La ministre de la Santé publique et de la population, Marie Gréta Roy Clément, au cours de cette retransmission, a dit, à côté de la commande en Chine d’équipements hospitaliers, avoir commandé aussi 3 000 bonbonnes d’oxygène pour la somme d’environ 130 500 000 gourdes. Le ministre de l’Économie et des Finances, dans le cadre du transfert de cash à 1.5 million de familles, le Trésor public va débloquer 4 milliards de gourdes rien que pour le mois d’avril dans le cadre du programme de transfert de cash via des téléphones. Pour la distribution des kits alimentaires à environ un million de familles, le Fonds d’assistance économique et sociale dispose d’une enveloppe de 1.5 milliard de gourdes pour le mois d’avril, a fait savoir Michel Patrick Boisvert.
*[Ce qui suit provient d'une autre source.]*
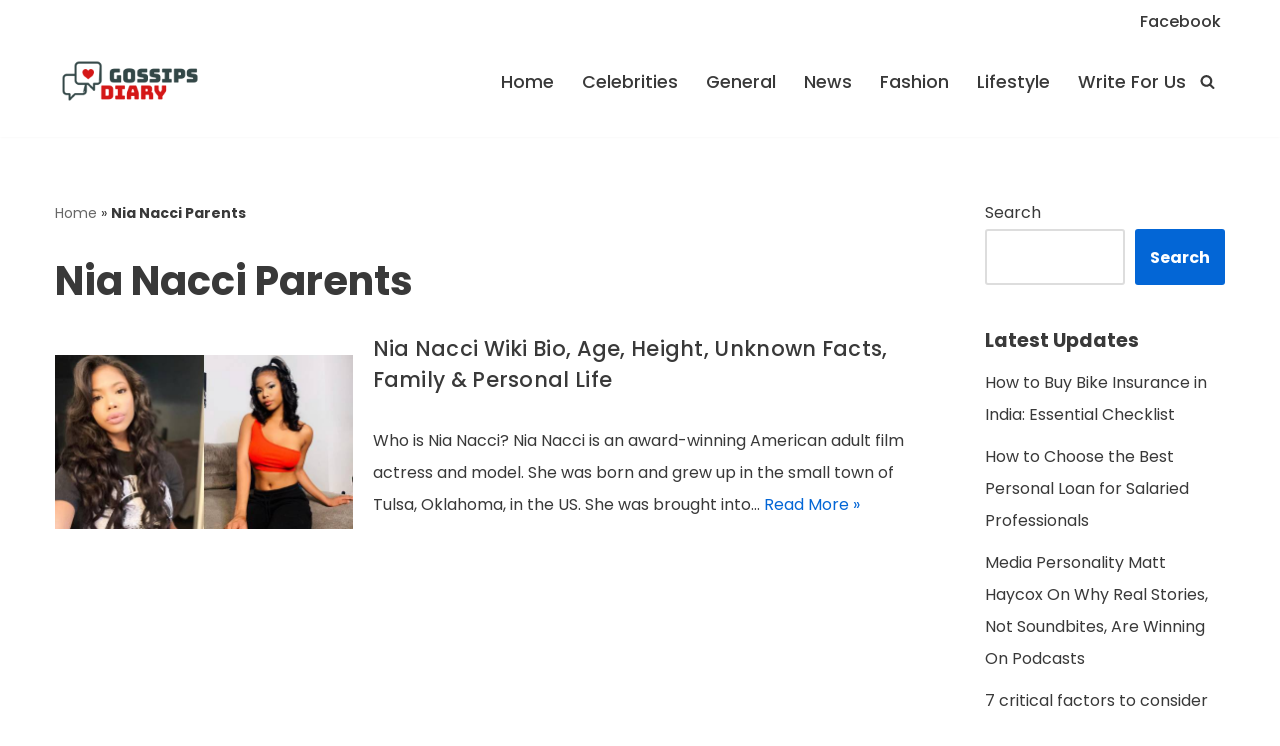

--- FILE ---
content_type: text/html; charset=utf-8
request_url: https://www.google.com/recaptcha/api2/aframe
body_size: 268
content:
<!DOCTYPE HTML><html><head><meta http-equiv="content-type" content="text/html; charset=UTF-8"></head><body><script nonce="Zv3V6e6sWK-WZ0qbqqxGdA">/** Anti-fraud and anti-abuse applications only. See google.com/recaptcha */ try{var clients={'sodar':'https://pagead2.googlesyndication.com/pagead/sodar?'};window.addEventListener("message",function(a){try{if(a.source===window.parent){var b=JSON.parse(a.data);var c=clients[b['id']];if(c){var d=document.createElement('img');d.src=c+b['params']+'&rc='+(localStorage.getItem("rc::a")?sessionStorage.getItem("rc::b"):"");window.document.body.appendChild(d);sessionStorage.setItem("rc::e",parseInt(sessionStorage.getItem("rc::e")||0)+1);localStorage.setItem("rc::h",'1769142151140');}}}catch(b){}});window.parent.postMessage("_grecaptcha_ready", "*");}catch(b){}</script></body></html>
Si le coût unitaire du kit alimentaire a été communiqué, l’entreprise qui a fourni ces produits à crédit, dit-on, n’est toujours pas connue. Alors que l’Etat dépense ou s’apprête à dépenser des milliards de gourdes, le dernier avis d’appel d’offres disponible sur le site de la commission nationale des marchés publics (CNMP) date du 13 mars 2020 et concerne l’acquisition de 12 lots de fournitures (matériels de bureau et d’informatique) pour l’organisation d’examens d’Etat, a constaté le journal, jeudi 2 avril 2020. Les derniers plans prévisionnels de marchés remontent au 31 janvier 2019.